- **The request**
Could you lay out the lines starting with the one containing "What distance from the camera" and going on through the end of the material as a Markdown table with the columns Row and Line, leaving out any blank lines?

- **Records for this exercise**
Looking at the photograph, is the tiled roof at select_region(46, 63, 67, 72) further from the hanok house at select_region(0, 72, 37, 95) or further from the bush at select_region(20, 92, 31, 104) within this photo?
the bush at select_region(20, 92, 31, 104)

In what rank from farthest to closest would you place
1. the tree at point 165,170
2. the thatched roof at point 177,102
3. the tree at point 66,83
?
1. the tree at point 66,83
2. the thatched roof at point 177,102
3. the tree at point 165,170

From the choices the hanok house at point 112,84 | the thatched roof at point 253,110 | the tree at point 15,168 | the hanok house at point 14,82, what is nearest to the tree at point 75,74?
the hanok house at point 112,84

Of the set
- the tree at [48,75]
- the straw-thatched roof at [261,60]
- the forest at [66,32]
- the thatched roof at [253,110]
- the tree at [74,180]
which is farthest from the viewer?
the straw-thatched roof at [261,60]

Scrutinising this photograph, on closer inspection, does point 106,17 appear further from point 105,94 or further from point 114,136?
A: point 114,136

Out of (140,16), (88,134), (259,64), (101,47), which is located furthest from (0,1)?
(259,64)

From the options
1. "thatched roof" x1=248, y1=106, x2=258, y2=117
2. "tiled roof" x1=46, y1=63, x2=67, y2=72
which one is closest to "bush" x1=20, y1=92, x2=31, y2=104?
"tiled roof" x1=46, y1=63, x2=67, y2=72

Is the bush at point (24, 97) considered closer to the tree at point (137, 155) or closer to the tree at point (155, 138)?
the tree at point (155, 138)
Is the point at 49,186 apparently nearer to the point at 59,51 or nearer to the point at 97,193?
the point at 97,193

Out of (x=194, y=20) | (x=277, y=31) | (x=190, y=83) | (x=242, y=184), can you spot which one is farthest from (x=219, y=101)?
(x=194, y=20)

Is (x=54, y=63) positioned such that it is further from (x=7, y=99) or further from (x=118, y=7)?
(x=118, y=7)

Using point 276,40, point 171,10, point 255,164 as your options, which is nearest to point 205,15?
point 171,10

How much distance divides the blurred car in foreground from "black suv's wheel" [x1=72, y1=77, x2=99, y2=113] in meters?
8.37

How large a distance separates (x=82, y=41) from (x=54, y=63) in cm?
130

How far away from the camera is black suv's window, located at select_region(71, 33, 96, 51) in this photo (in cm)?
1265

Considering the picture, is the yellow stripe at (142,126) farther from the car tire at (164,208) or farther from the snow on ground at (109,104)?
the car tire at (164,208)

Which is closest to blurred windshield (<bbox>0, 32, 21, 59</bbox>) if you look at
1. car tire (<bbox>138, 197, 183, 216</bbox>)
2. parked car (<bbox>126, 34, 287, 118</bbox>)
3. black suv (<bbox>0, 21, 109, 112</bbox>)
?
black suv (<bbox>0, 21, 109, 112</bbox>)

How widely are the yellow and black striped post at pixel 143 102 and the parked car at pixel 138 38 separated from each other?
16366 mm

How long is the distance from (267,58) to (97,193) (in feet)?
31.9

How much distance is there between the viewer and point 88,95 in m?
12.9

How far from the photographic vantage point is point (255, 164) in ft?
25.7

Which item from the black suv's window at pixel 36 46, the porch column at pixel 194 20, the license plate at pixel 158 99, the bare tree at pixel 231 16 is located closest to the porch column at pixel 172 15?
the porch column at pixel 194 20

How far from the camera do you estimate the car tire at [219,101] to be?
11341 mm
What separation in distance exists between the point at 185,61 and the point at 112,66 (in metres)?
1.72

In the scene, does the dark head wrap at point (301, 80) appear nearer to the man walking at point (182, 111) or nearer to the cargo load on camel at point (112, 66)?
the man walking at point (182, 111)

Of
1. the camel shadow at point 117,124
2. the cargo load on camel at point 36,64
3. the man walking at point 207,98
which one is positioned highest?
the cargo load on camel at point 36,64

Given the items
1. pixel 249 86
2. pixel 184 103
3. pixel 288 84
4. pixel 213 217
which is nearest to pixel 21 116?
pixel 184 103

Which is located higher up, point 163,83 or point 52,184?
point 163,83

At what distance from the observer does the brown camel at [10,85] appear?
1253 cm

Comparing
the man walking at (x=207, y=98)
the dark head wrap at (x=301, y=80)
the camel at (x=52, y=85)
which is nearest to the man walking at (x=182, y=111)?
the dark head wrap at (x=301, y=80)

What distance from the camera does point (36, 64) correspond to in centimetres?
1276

- **Answer below**
| Row | Line |
|---|---|
| 1 | What distance from the camera does point (36, 64) correspond to in centimetres? |
| 2 | 1276 |